> **Assigned task**
Reproduce the material that follows, please, but only from its first line to the line containing "Piaget's Basic Ideas Of Cognition", inclusive.

> **Source material**
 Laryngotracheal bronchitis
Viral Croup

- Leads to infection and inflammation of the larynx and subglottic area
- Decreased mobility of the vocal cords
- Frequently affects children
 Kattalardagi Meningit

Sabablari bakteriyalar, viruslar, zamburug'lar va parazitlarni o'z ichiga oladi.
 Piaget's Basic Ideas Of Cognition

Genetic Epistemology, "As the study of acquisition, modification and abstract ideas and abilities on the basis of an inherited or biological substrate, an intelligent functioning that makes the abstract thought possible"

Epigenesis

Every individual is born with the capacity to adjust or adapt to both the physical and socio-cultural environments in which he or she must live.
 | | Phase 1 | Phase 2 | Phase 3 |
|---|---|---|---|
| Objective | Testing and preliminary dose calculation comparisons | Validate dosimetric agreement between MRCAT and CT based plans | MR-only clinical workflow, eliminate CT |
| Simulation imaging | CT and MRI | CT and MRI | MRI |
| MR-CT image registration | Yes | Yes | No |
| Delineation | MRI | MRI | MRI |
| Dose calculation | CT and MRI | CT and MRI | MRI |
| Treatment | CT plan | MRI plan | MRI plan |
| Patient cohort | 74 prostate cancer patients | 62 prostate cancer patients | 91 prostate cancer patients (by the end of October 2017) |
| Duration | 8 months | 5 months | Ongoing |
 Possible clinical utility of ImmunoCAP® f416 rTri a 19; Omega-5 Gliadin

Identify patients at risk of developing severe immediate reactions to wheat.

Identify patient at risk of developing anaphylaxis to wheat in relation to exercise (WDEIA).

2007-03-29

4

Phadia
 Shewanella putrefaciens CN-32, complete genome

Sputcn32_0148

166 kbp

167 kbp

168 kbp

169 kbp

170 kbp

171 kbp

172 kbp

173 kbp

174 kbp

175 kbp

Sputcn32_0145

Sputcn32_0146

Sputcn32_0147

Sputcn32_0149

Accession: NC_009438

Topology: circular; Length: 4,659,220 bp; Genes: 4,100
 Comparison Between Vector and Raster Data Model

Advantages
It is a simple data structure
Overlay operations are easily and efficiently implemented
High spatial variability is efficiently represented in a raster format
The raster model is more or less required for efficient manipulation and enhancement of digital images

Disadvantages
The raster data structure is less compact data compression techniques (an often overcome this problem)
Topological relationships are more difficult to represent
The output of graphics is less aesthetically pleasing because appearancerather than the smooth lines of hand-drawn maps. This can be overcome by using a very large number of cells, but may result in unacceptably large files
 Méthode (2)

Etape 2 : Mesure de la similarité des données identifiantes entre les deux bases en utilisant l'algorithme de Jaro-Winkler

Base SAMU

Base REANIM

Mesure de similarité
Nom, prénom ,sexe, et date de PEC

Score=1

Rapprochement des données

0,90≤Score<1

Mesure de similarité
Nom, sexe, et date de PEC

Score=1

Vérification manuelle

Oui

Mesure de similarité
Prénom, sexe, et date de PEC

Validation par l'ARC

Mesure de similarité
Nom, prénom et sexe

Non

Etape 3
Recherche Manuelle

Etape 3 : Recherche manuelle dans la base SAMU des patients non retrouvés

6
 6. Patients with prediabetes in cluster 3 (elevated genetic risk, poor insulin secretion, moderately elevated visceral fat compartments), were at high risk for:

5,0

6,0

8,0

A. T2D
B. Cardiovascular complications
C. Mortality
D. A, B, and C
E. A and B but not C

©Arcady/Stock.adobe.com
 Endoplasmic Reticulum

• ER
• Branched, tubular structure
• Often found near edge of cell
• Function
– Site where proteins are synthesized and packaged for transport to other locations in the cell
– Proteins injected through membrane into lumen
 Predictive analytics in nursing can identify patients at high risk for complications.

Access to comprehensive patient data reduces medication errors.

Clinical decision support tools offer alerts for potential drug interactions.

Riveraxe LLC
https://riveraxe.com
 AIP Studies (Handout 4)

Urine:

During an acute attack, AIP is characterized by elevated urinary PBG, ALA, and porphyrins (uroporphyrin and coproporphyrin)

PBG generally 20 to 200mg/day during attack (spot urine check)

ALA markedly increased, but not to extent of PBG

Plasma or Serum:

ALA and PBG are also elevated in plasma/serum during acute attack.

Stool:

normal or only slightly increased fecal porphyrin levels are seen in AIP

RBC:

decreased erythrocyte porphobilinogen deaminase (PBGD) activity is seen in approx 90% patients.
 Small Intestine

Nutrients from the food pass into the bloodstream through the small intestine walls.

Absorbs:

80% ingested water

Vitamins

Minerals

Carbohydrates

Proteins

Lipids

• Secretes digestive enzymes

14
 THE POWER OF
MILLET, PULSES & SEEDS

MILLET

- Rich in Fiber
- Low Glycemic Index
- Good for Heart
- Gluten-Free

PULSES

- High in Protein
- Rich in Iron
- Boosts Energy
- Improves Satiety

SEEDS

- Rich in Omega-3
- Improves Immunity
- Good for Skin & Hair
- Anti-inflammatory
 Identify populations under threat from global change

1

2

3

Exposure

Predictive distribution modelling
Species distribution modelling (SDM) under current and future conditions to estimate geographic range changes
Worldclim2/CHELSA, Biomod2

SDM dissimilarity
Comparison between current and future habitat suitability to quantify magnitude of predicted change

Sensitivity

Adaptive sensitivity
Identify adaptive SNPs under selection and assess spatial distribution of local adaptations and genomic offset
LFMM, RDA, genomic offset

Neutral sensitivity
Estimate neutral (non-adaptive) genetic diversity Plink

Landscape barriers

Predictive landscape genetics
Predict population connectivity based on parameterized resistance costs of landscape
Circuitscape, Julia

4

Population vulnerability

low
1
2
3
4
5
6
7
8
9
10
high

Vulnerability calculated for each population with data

> **Output of the task**
 Laryngotracheal bronchitis
Viral Croup

- Leads to infection and inflammation of the larynx and subglottic area
- Decreased mobility of the vocal cords
- Frequently affects children
 Kattalardagi Meningit

Sabablari bakteriyalar, viruslar, zamburug'lar va parazitlarni o'z ichiga oladi.
 Piaget's Basic Ideas Of Cognition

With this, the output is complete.